I made it to the second class, in a big theater filled to the brim with an eclectic smattering of students – undergrads, masters, doctoral, the works, from every discipline across the board. The class is out of the Energy & Resources Group and is titled “Energy and Society.” Its going to be awesome and cover a breadth of topics pretty quickly.
We concluded today’s lecture with a brief discussion of fossil fuel stores, much of which was enlightening to me. I knew about some of the general environmental issues surrounding tar sands and the rampant destruction producing crude from tar sands entails; I had little clue about the complete energy inefficiency of the process. The prof noted that if we include shale and oil/tar sands in our peak oil calculations, the notion that we’ve hit 50% capacity becomes moot — we’ve hit something like 2.5% capacity. That said, he mentioned that if we assume sweet crude to require environmental/energy inputs equal to 1, tar sands is 30 or 40% higher. The process for refining tar sands [which i’ll revisit as I learn more] goes something like the following:
Dig a deep-ass pit. Around 100m down, you’ll hit tar sands, or as the Canadians like to call it, oil sands. Mix with water and separate the oil. There’s a lot of sulfur in tar sands, and we don’t like sulfur. So we take CH4, strip the carbon off, and bubble this hydrogen through the tar sand slurry. This’ll form H2S. Precipitate the elemental sulfur in an ice bath, release the hydrogen into the atmosphere. You waste natural gas, you throw hydrogen away, and you get all of this goodness:
Apparently there’s a glut of sulfur in the market, so that just sits there in all its inimitable yellowness. Piles upon piles of sulfur cakes.

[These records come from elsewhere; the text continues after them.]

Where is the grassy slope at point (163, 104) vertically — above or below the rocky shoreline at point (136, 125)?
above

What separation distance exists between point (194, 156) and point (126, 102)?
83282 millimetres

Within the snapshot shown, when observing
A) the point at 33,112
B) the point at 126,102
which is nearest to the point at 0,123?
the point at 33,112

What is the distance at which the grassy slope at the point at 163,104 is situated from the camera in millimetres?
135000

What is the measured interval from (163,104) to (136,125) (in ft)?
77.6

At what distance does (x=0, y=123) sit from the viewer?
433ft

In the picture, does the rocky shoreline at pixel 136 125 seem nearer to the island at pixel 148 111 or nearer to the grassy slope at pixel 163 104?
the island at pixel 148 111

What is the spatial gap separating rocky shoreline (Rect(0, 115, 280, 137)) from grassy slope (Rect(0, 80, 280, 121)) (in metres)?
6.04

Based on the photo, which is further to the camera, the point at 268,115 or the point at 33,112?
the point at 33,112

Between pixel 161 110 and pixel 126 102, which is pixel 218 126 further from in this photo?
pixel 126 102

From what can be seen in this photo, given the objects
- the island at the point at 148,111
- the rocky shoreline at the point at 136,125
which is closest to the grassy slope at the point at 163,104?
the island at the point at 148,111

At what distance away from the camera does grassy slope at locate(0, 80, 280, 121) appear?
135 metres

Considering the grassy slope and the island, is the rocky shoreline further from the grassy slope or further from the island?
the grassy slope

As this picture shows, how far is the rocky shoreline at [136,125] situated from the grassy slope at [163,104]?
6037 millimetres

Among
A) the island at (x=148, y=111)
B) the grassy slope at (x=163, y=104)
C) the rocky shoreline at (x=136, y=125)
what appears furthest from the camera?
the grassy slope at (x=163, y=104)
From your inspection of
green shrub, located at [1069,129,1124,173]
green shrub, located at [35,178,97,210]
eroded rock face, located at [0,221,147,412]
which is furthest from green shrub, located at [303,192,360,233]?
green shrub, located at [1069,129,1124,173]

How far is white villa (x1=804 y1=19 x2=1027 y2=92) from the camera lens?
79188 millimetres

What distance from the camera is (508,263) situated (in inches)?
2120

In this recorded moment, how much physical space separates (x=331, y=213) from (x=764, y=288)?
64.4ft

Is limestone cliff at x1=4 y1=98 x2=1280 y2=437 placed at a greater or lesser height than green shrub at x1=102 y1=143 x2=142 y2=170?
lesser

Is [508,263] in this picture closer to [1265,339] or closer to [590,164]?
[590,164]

This process above is over-simplified, but that doesn’t change the fact that its completely f-ing insane. The size of the Athabascan tar sands hellhole is equivalent to Saudi Arabia’s oil field before it was pilfered. The government of Alberta thinks it can push production beyond 3 million barrels per day. Hard to imagine a world in which we’re not reliant on oil when we keep finding ways to extract it.